[SOURCE]:
=-=-=

The Helston and the Lizard Works project working with Jobcentre Plus (runner up National Association of Local Councils (NALC) Local Project of the year) tackles rural unemployment with a business and community

led solution, and is run by Helston Town Council and coordinated by Inclusion Cornwall. Its success has seen 104 unemployed local people move into work in its first year with the original target being 40. Local businesses give their time to inspire and support jobseekers and community projects provide opportunities for jobseekers to get experience and confidence through contributing to the community. For the past six years Winter Wellbeing has linked health, heating and work, supporting over 9,000 households to be able to afford heating which enables them to be healthier and sustain work.

Contact: Andrea Gilbert, Cornwall County Council Email: [email protected]

Questions to consider

• What can you do to support the establishment and sustainability of more smaller enterprises in your rural areas – for example, does your planning strategy recognise the need to incentivise such enterprises?

=-=-=

[SOURCE DATA]:
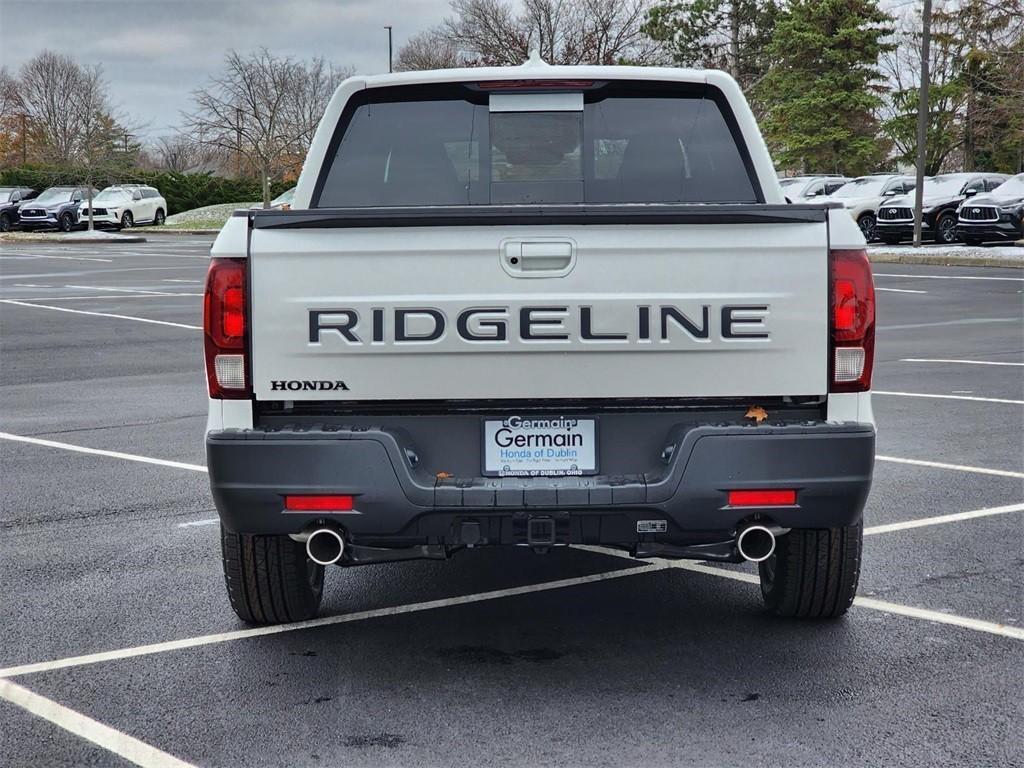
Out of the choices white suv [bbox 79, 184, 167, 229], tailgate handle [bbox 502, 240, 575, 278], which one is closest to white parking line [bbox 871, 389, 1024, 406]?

=-=-=

Reproduce the complete passage above about the Helston and the Lizard Works project, word for word.

[FINISHED ANSWER]:
The Helston and the Lizard Works project working with Jobcentre Plus (runner up National Association of Local Councils (NALC) Local Project of the year) tackles rural unemployment with a business and community

led solution, and is run by Helston Town Council and coordinated by Inclusion Cornwall. Its success has seen 104 unemployed local people move into work in its first year with the original target being 40. Local businesses give their time to inspire and support jobseekers and community projects provide opportunities for jobseekers to get experience and confidence through contributing to the community. For the past six years Winter Wellbeing has linked health, heating and work, supporting over 9,000 households to be able to afford heating which enables them to be healthier and sustain work.

Contact: Andrea Gilbert, Cornwall County Council Email: [email protected]

Questions to consider

• What can you do to support the establishment and sustainability of more smaller enterprises in your rural areas – for example, does your planning strategy recognise the need to incentivise such enterprises?